Женские роли раздаются бесплатно, а исполнительницы их, само собой разумеется, почти все принадлежат к известному сословию; зрители, как и следует ожидать, мало чем отличаются от исполнителей, которым дирекция выдает то или иное количество билетов на спектакль в зависимости от суммы, внесенной ими за роль.

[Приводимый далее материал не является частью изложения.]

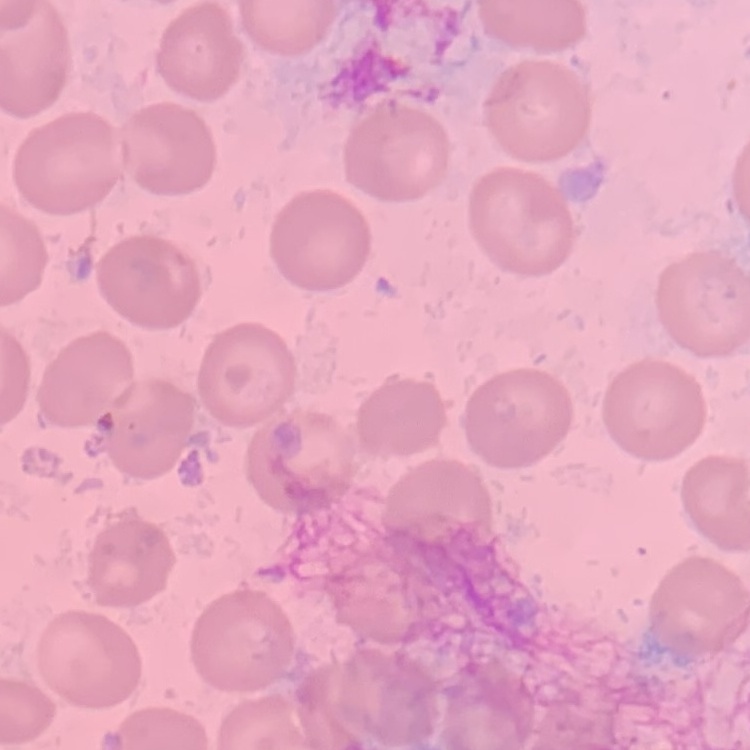

Summary:
  - Erythrocyte morphology: no rouleaux formation
  - Preparation: thin blood film
  - Image type: square crop of a larger photomicrograph
  - Stain: Field's or Giemsa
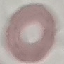

Malaria status: uninfected. Cell patch, automatically extracted from a larger field of view and resized to 64 × 64 pixels. Photographed with a smartphone camera at the microscope eyepiece. Giemsa-stained preparation. Thin blood film.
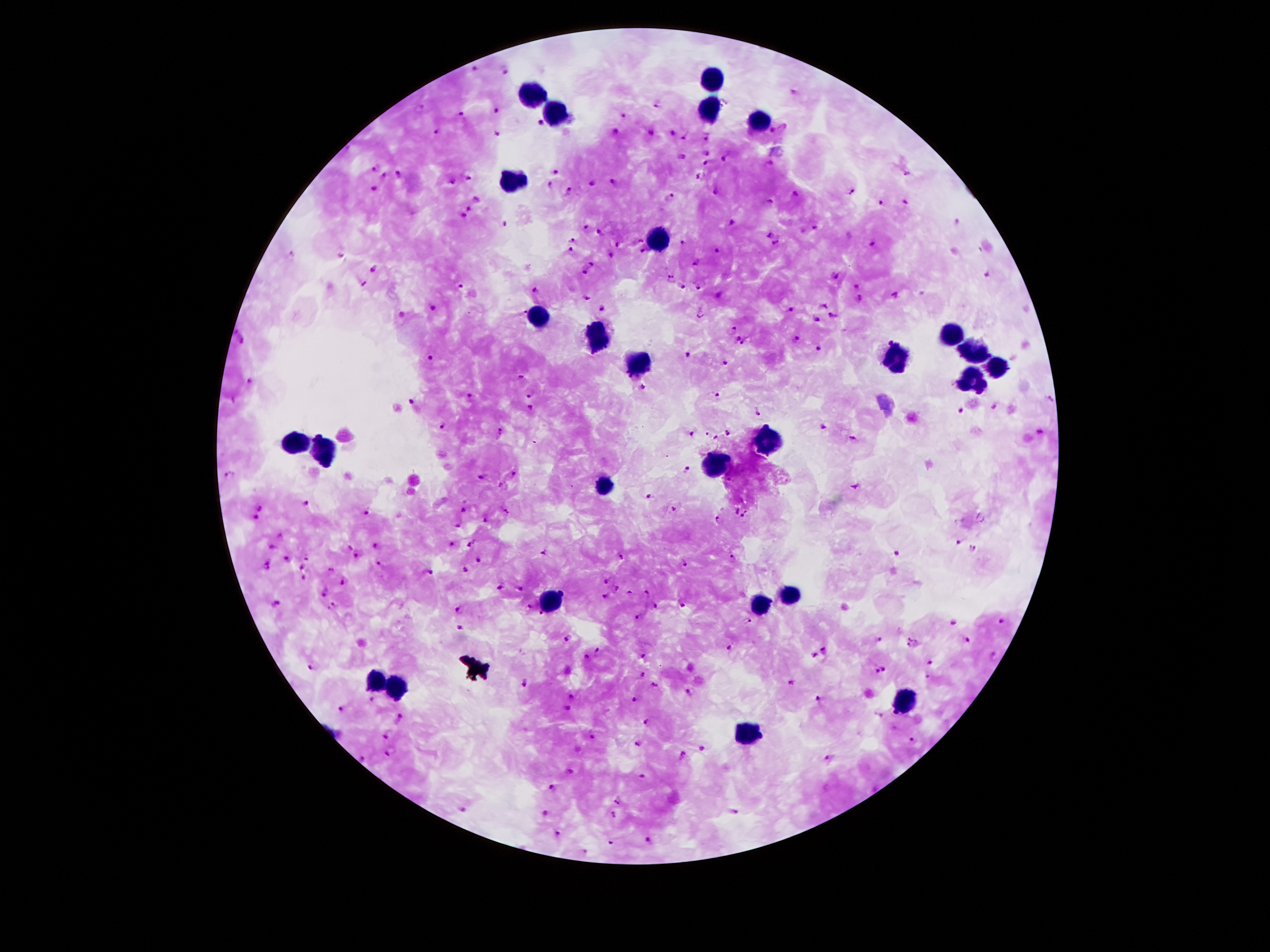
Approximate centers as {x, y} in pixels.
Summary:
  - Leukocyte locations: {713, 81}, {532, 97}, {554, 115}, {710, 117}, {754, 123}, {507, 182}, {658, 239}, {539, 320}, {948, 335}, {596, 336}, {972, 355}, {893, 359}, {636, 364}, {997, 368}, {970, 384}, {298, 443}, {769, 444}, {327, 452}, {718, 462}, {608, 486}, {791, 596}, {549, 604}, {764, 605}, {377, 683}, {399, 686}, {903, 701}, {751, 732}
  - Plasmodium parasite locations: {474, 70}, {508, 71}, {792, 94}, {658, 106}, {421, 108}, {496, 111}, {461, 115}, {622, 116}, {540, 124}, {778, 129}, {615, 130}, {438, 132}, {651, 132}, {496, 133}, {672, 134}, {707, 138}, {684, 139}, {706, 150}, {683, 156}, {727, 158}, {708, 161}, {769, 165}, {375, 169}, {907, 172}, {557, 173}, {399, 174}, {383, 176}, {470, 176}, {701, 177}, {451, 182}, {614, 183}, {592, 184}, {551, 185}, {374, 189}, {569, 192}, {717, 192}, {851, 192}, {795, 196}, {669, 197}, {475, 199}, {768, 202}, {881, 203}, {905, 204}, {468, 210}, {462, 218}, {733, 223}, {955, 223}, {504, 224}, {587, 227}, {814, 229}, {599, 234}, {769, 235}, {573, 240}, {641, 240}, {684, 242}, {776, 244}, {871, 244}, {619, 245}, {570, 251}, {641, 251}, {716, 251}, {290, 253}, {341, 254}, {611, 254}, {696, 263}, {589, 264}, {373, 269}, {585, 273}, {985, 275}, {835, 276}, {669, 278}, {364, 283}, {460, 285}, {683, 286}, {698, 286}, {855, 288}, {538, 292}, {718, 297}, {896, 297}, {587, 298}, {858, 299}, {822, 304}, {601, 307}, {432, 309}, {791, 310}, {833, 314}, {700, 315}, {815, 320}, {734, 329}, {737, 340}, {795, 340}, {242, 341}, {745, 344}, {818, 350}, {687, 354}, {431, 358}, {725, 364}, {522, 377}, {249, 382}, {641, 389}, {718, 394}, {527, 395}, {472, 397}, {410, 400}, {1050, 400}, {530, 409}, {961, 411}, {756, 412}, {823, 426}, {442, 428}, {499, 433}, {691, 433}, {727, 433}, {1040, 433}, {706, 434}, {714, 438}, {853, 439}, {687, 471}, {513, 474}, {229, 476}, {480, 477}, {855, 486}, {649, 496}, {307, 504}, {260, 509}, {464, 509}, {675, 509}, {736, 511}, {364, 512}, {507, 512}, {746, 516}, {253, 519}, {717, 519}, {485, 522}, {457, 527}, {280, 534}, {957, 542}, {452, 545}, {469, 545}, {375, 546}, {273, 547}, {349, 548}, {972, 549}, {543, 552}, {898, 554}, {355, 556}, {621, 556}, {285, 558}, {733, 559}, {306, 560}, {479, 562}, {380, 563}, {685, 564}, {268, 565}, {299, 568}, {330, 570}, {464, 571}, {429, 573}, {304, 579}, {343, 582}, {605, 582}, {500, 587}, {617, 588}, {519, 589}, {630, 593}, {324, 594}, {647, 594}, {606, 596}, {278, 602}, {684, 605}, {332, 606}, {657, 606}, {528, 607}, {458, 609}, {640, 615}, {541, 616}, {748, 620}, {1001, 621}, {953, 622}, {459, 628}, {912, 637}, {569, 640}, {879, 640}, {966, 641}, {729, 648}, {909, 648}, {825, 650}, {599, 651}, {994, 655}, {643, 656}, {814, 656}, {587, 658}, {930, 662}, {313, 667}, {885, 670}, {877, 671}, {642, 674}, {928, 677}, {523, 683}, {791, 683}, {654, 685}, {689, 694}, {569, 698}, {634, 698}, {818, 699}, {373, 701}, {342, 709}, {568, 709}, {400, 720}, {647, 721}, {388, 735}, {592, 738}, {912, 741}, {638, 743}, {702, 749}, {389, 752}, {682, 756}, {830, 759}, {364, 760}, {570, 773}, {643, 775}, {552, 789}, {617, 800}, {462, 811}, {735, 813}, {544, 814}, {614, 814}, {557, 835}, {648, 840}, {609, 842}, {583, 850}
  - Stain: Giemsa
  - Capture: smartphone through the microscope eyepiece
  - Patient malaria status: positive for Plasmodium falciparum
  - Preparation: thick blood smear
  - Magnification: 100x
  - Image size: 1270×952 pixels
  - Field of view: single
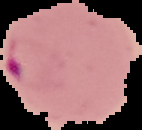 Cell region segmented out of the field of view; the surrounding area is masked to black. From a thin blood film. Image is 142×130 pixels. Malaria status: parasitized.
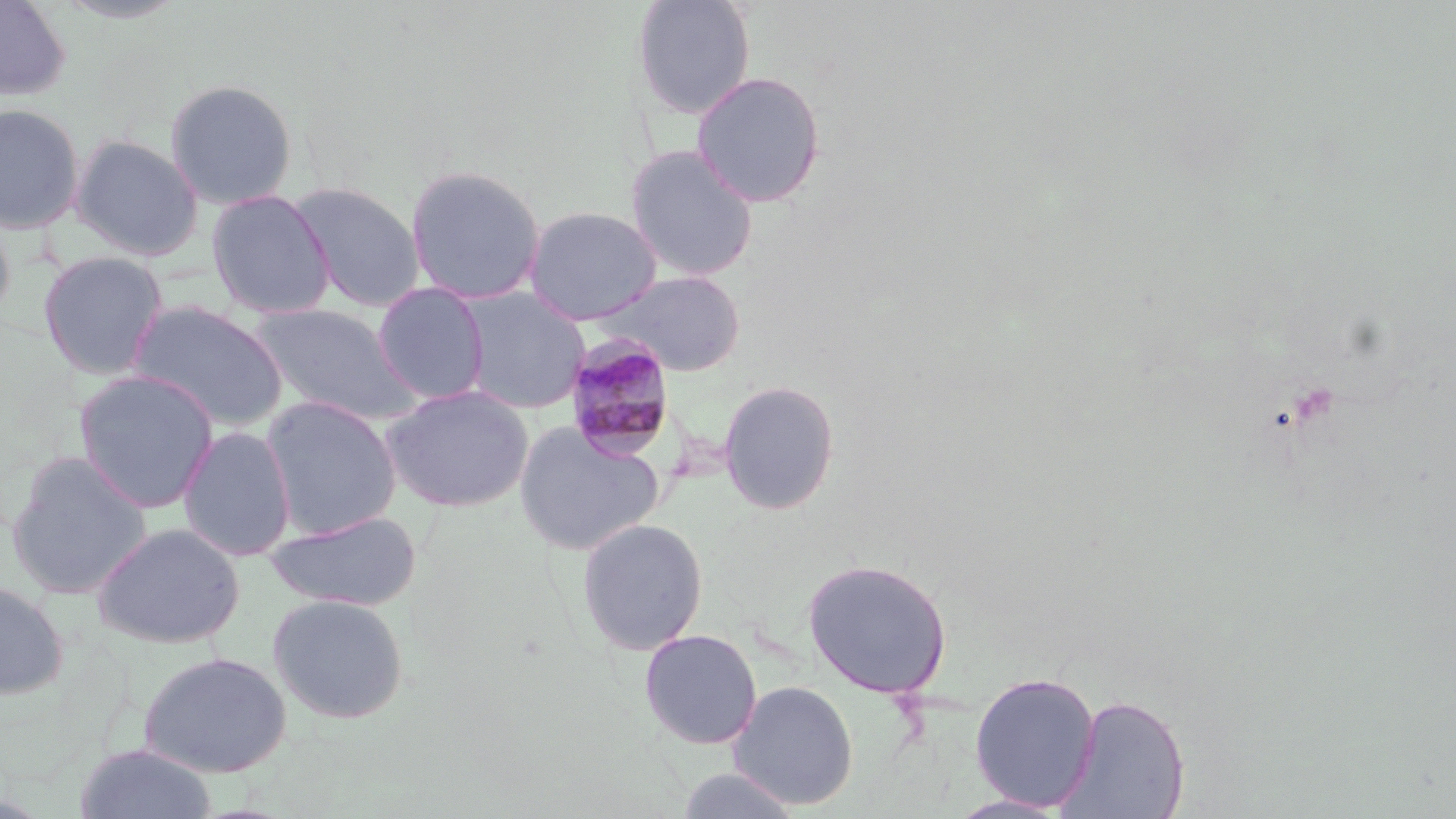

Summary:
  - Coordinate format: approximate bounding boxes as [x1, y1, x2, y2] in pixels
  - Plasmodium malariae-infected red blood cell locations: [562, 336, 679, 463]
  - Uninfected red blood cell locations: [0, 0, 72, 102], [631, 0, 757, 119], [51, 1, 190, 25], [691, 70, 827, 208], [164, 78, 298, 210], [0, 102, 85, 234], [2, 114, 171, 254], [69, 133, 204, 261], [624, 144, 760, 282], [405, 164, 546, 305], [288, 181, 426, 312], [206, 189, 336, 319], [523, 205, 663, 325], [0, 206, 16, 330], [37, 250, 169, 380], [593, 269, 748, 377], [372, 281, 491, 405], [455, 286, 592, 415], [125, 299, 290, 433], [248, 303, 422, 426], [72, 369, 220, 513], [718, 379, 840, 516], [380, 384, 534, 512], [260, 395, 402, 540], [513, 421, 666, 555], [177, 426, 296, 562], [5, 451, 153, 600], [266, 511, 422, 611], [576, 517, 709, 656], [92, 522, 245, 649], [802, 558, 953, 699], [0, 580, 69, 700], [268, 593, 409, 724], [638, 628, 763, 750], [138, 652, 291, 777], [969, 671, 1101, 811], [728, 680, 859, 810], [1058, 694, 1192, 818], [73, 743, 217, 819], [674, 767, 804, 819], [946, 794, 1074, 818]
  - Slide-level diagnosis: Plasmodium malariae
  - Preparation: thin blood film
  - Stain: May-Grünwald-Giemsa
  - Image size: 1456×819 pixels
  - Magnification: 1000x
  - Modality: light microscopy
  - Field of view: single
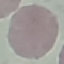

Result: no malaria parasites detected. Giemsa stain. Cell patch, automatically extracted from a larger field of view and resized to 64 × 64 pixels. Photographed with a smartphone camera at the microscope eyepiece. Thin smear of blood.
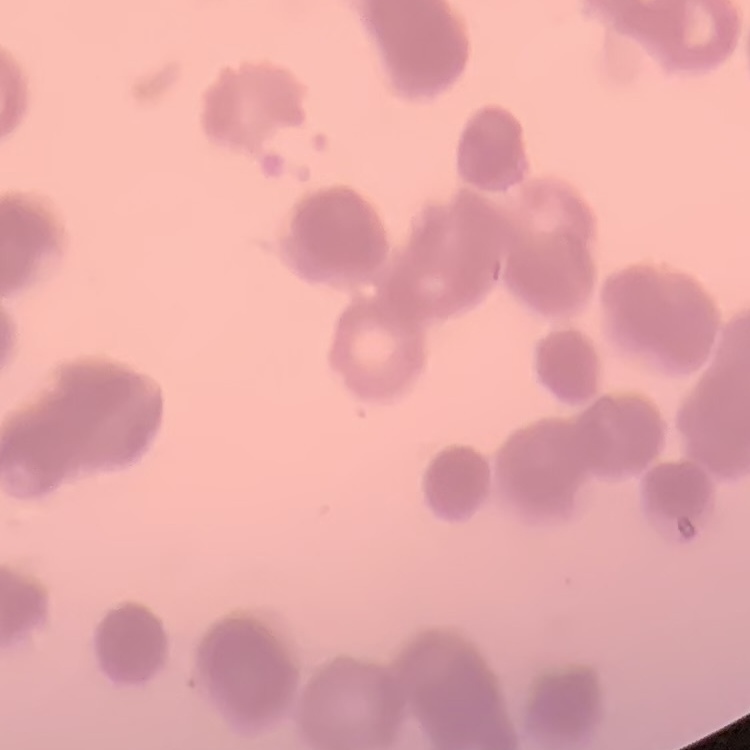

erythrocyte morphology = rouleaux formation
stain = Field's or Giemsa
preparation = thin blood smear
image type = one tile cut from a larger photomicrograph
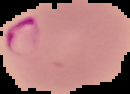 Segmented cell region on a black background. Image is 130×94 pixels. Result: malaria parasites detected. From a thin blood smear.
Assess this cell for malaria.
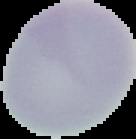

Uninfected.

image size = 136×139 pixels
preparation = thin blood film
image type = segmented cell region with the area outside set to black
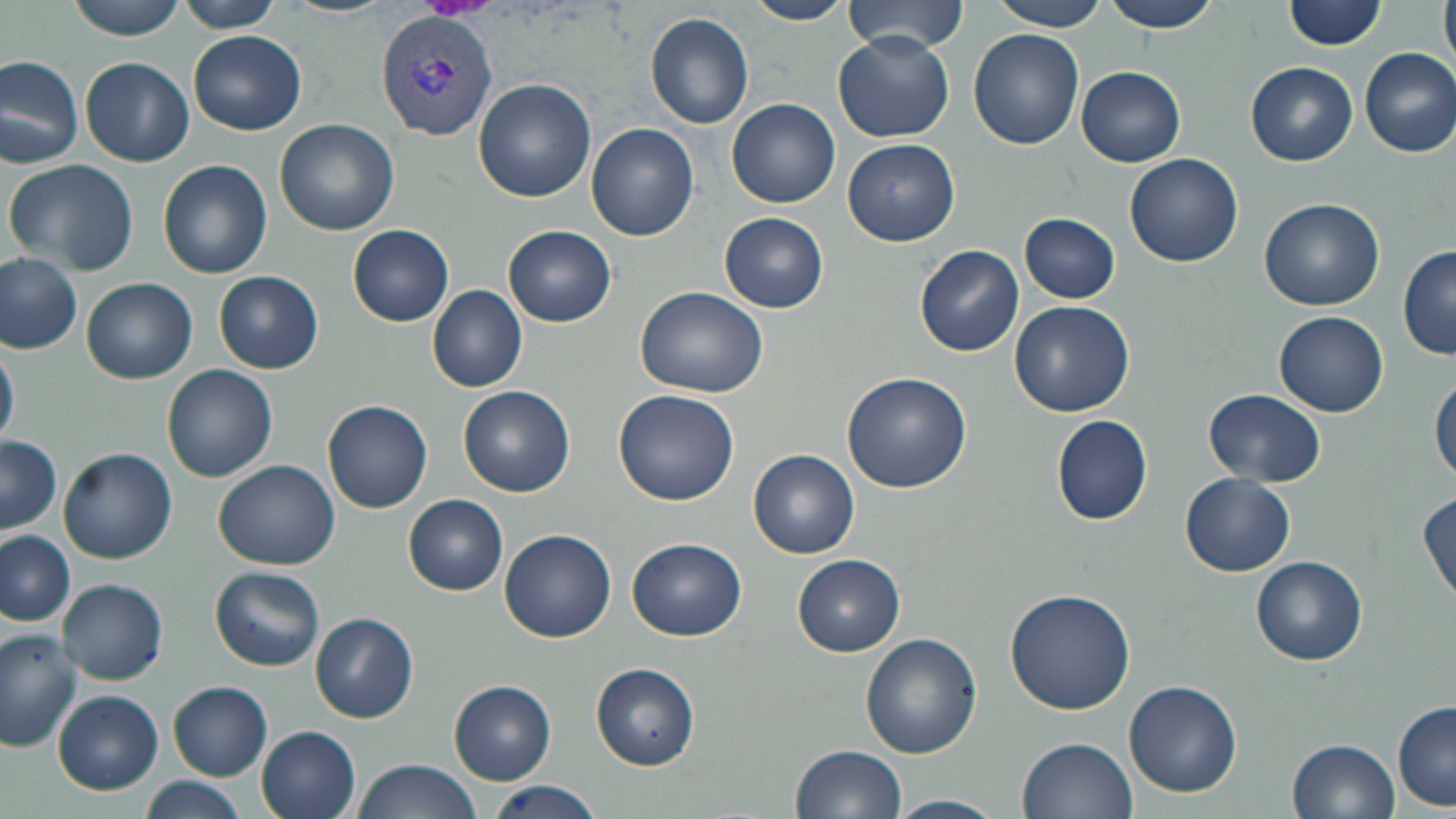
Approximate bounding boxes as (x1,y1)-(x2,y2) corner pairs in pixels. Uninfected red blood cell locations: (64,0)-(190,39), (178,0)-(291,32), (284,0)-(393,18), (746,0)-(853,24), (844,0)-(968,53), (986,0)-(1112,30), (1098,0)-(1224,31), (1285,0)-(1386,50), (1439,0)-(1455,72), (646,12)-(755,128), (969,29)-(1084,149), (189,30)-(306,135), (834,32)-(954,142), (1359,49)-(1456,156), (0,52)-(85,169), (80,57)-(194,166), (1246,62)-(1358,165), (1077,66)-(1186,166), (474,80)-(597,203), (727,99)-(840,209), (275,119)-(400,235), (587,124)-(700,241), (843,139)-(961,247), (1125,153)-(1243,267), (5,157)-(141,277), (157,159)-(272,278), (1260,197)-(1383,309), (719,212)-(829,312), (1019,213)-(1121,303), (347,223)-(454,327), (504,224)-(617,327), (916,245)-(1025,357), (1399,247)-(1456,360), (0,253)-(82,355), (214,271)-(324,374), (81,278)-(197,384), (427,286)-(528,393), (635,286)-(768,398), (1010,300)-(1134,417), (1274,311)-(1388,416), (0,341)-(18,449), (162,363)-(278,481), (842,372)-(972,494), (1431,373)-(1455,484), (458,385)-(575,497), (614,389)-(739,505), (1204,389)-(1326,486), (322,399)-(433,514), (1051,414)-(1153,525), (1,436)-(61,535), (59,448)-(177,564), (749,449)-(860,559), (213,460)-(340,569), (1180,474)-(1295,577), (1418,491)-(1454,604), (403,494)-(509,595), (498,529)-(616,642), (0,531)-(77,627), (627,538)-(747,640), (792,553)-(904,655), (1252,555)-(1369,665), (210,566)-(326,670), (58,578)-(168,685), (1004,587)-(1134,717), (309,612)-(419,724), (0,628)-(85,751), (860,632)-(981,758), (590,662)-(699,769), (1125,680)-(1242,797), (168,681)-(273,780), (450,681)-(556,784), (52,689)-(162,793), (1391,701)-(1455,811), (257,726)-(361,819), (1018,736)-(1137,818), (1289,737)-(1401,819), (790,744)-(907,819), (351,759)-(480,819), (139,777)-(247,819), (486,778)-(605,819), (888,795)-(1004,819). Plasmodium vivax-infected red blood cell locations: (375,9)-(498,142). Slide-level diagnosis: Plasmodium vivax. 1000x magnification. May-Grünwald-Giemsa stain. Thin blood film. Light microscopy. Image is 1456×819 pixels. Single field of view.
Assess the morphology of the erythrocytes.
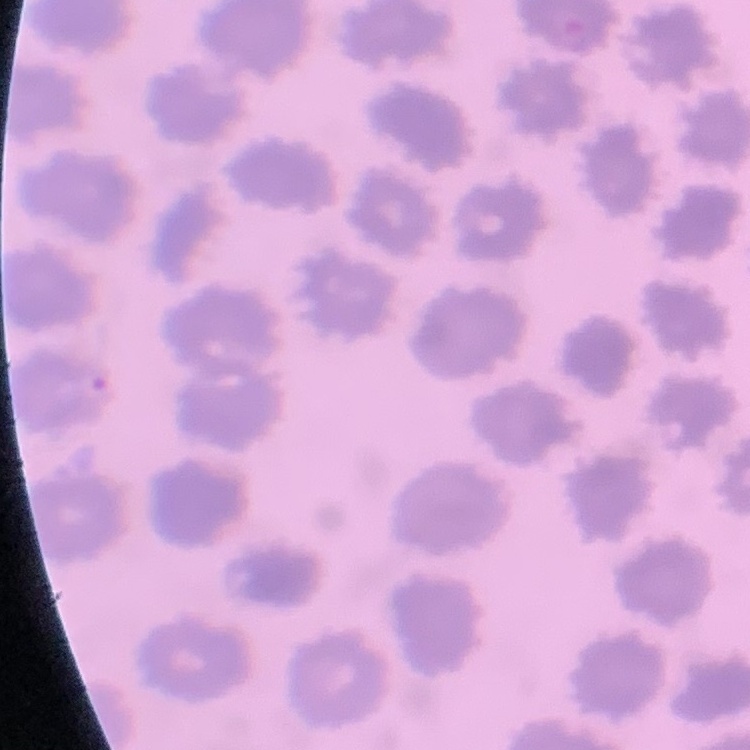

They show no rouleaux formation.

Summary:
  - Stain: Field's or Giemsa
  - Image type: square crop of a larger photomicrograph
  - Preparation: thin blood film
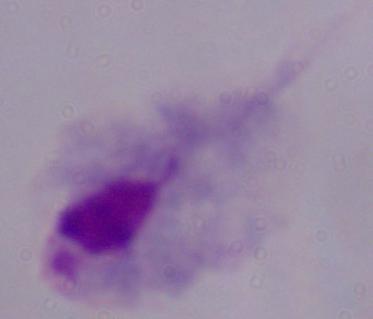

{
  "modality": "photomicrograph",
  "magnification": "1000x",
  "identification": "trichomonad"
}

В Лондоне вокруг каждого второразрядного театра, особенно вокруг самых дешевых из них, образуется небольшая кучка ревностных театралов из местных жителей. Каждый такой театрик имеет свою постоянную публику; юнцы, в возрасте от пятнадцати лет до двадцати одного года, купив билет за полцены, протискиваются в задние ряды партера или, если цены снижены, гордо шествуют в ложу; там они восседают, небрежно распахнув пальто и отогнув обшлага – ни дать ни взять граф д'Орсэй[24] с картинки! – и пока занавес опущен, напевают или насвистывают какую-нибудь песенку, чтобы сосед не вообразил, будто они с нетерпением ожидают поднятия занавеса; или ведут беседу об актерах, исполняющих второстепенные роли, фамильярно называя их «Билл такой-то» или «Нэд имярек»; выкладывают все театральные новости, волнующие нашу столицу: в таком-то театре приступили к репетициям новой пьесы «Таинственный Бандит из Невидимой Пещеры», причем роль таинственного бандита досталась мистеру Палмеру, в то время как Чарли Скартон будет играть английского моряка и сразится на палашах один против шестерых таинственных бандитов (театральному моряку положено одолевать в одиночку по крайней мере полдюжины врагов); во втором действии мистер Палмер и Чарли Скартон исполнят матросский танец в кандалах; внутренность невидимой пещеры займет всю сцену… и все в таком роде. Эти-то джентльмены и составляют армию Ричардов, Шейлоков, Беверлеев и Отелло, Юных Дорнтонов, Роуверов, капитанов Абсолютов и Чарльзов Серфасов, выступающую на подмостках любительских театров.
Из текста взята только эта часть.